B.C.’s education minister Jennifer Whiteside has announced the province’s back-to-school plan for the upcoming school year.
Mandatory mask use for all staff as well as for students in Grades 4 to 12 is among the top priorities for the school year, Whiteside said during a press conference last Tuesday, Aug. 24.
Masks are not mandatory for kindergarten to Grade 3 students, but they are strongly recommended, which is something BC Teachers’ Federation (BCTF) president Teri Mooring said she finds confusing.
“We don’t think the mask mandate went far enough. And while there is a mask mandate for [Grade 4] to 12, the K-3 students aren’t eligible for vaccinations and so it’s surprising and I think won’t make sense to a lot of people as well,” said Mooring.
“The mask policy is directly from what was in place last spring, but I think the problem with that is we are in a different environment with the Delta variant, and we haven’t been in schools when it’s been so prevalent, so we are really going into unknown territory where a lot of the adults will be protected but a lot of the students won’t.

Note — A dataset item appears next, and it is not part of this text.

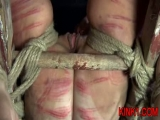 A spreader bar is all it takes to lay Nyssa out and keep her legs opened wide. Thumbnail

“It’s unfortunate that it wasn’t more clear and decisive around those safety measures.”
Mooring believes the province would have been better suited going with much stronger measures to start the school year, and peeling them back where necessary based on how the pandemic progresses.
In Tuesday’s press conference, Whiteside also announced that the government and all 1,500 schools in the province have been working to ensure ventilation systems in the schools are up to standard, with $87.5 million being invested into air quality improvement in the last year.
“We know that ventilation in schools is very important for the health of students and staff,” said Whiteside. “Forty-four of B.C.’s 60 school districts have upgraded their HVAC systems.”
While ventilation was one of the BCTF’s five requests for safety measures to be implemented this year, Mooring “was hoping for a lot more detail” in terms of the numbers of HEPA filters that have been ordered and some “assurances that work will be finished before school starts.”
Whistler and 麻豆社国产schools are among those that have had the ventilation systems revamped, according to a press release from the Sea to Sky School District’s (SD48) superintendent Lisa McCullough.
“Air handling units in all schools have updated MERV-13 filters and will remain as the standard filter in our school district into the future,” read the statement.
“All schools continue with the COVID-19 Ventilation Plan, which includes pre-occupancy and post-occupancy outdoor air flush of all interior spaces. During occupied time, the ventilation air exchange rate is increased with up to 100-per-cent outside air entering the facilities.”
Certain safety measures like increased hand hygiene, the mask mandate and enhanced cleaning and disinfecting will remain the same as last year among the district’s schools.
However, some changes to last year’s safety guidelines include plans to reduce crowding at pick-up points and common areas like hallways; school buses returning to regular seating and onloading/offloading practices; and intramurals, athletics, field trips and school facility rentals resuming as normal.
On top of the mask mandate and ventilation upgrades the government announced, the other three BCTF requests include school-based vaccination clinics for easy access to vaccines for students, a comprehensive COVID-19 testing strategy including asymptomatic testing and designated time for health and safety training at all schools.
“Work is definitely not done. We will continue to advocate. The health and safety guidelines for schools are not set in stone—there are areas we think need to be enhanced and clarified and we will continue to advocate at the steering committee level,” said Mooring.
“There definitely are some positives there, but overall families and teachers are going to come away from that announcement feeling like there just isn’t enough safety measures in place.”
One of those positives, according to Mooring, is the regional-based approach that allows individual schools or entire school districts to set up their own guidelines based on that specific health region’s recommendations.
“Because this virus isn’t the same everywhere, we are seeing some really troubling scenarios play out in the Okanagan and northern B.C.,” said Mooring. “There is also a great deal of vaccine hesitancy in some areas and so a regional approach makes a lot of sense, and then it’s going to be up to the local health authorities to make sure additional health measures are in place if necessary.”
While the SD48 District Parent Advisory Council (DPAC) is in the process of electing a new executive and preparing for its AGM on Sept. 27, departing chair Meredith Gardner said in an email that district staff were very diligent in working to minimize transmission at school last year, while also keeping students in school for their well-being.
That said, “there were some significant challenges that my family experienced with a lack of resources for student support both in school and online,” Gardner said. “I know that many kids, especially those with Individual Education Plans, and their families have struggled deeply through the pandemic.”
DPAC, along with senior staff and the Board of Education, have also worked together to form a new SD48 Inclusion Committee (SDIC), Gardner added.
Students return to class on Tuesday, Sept. 7.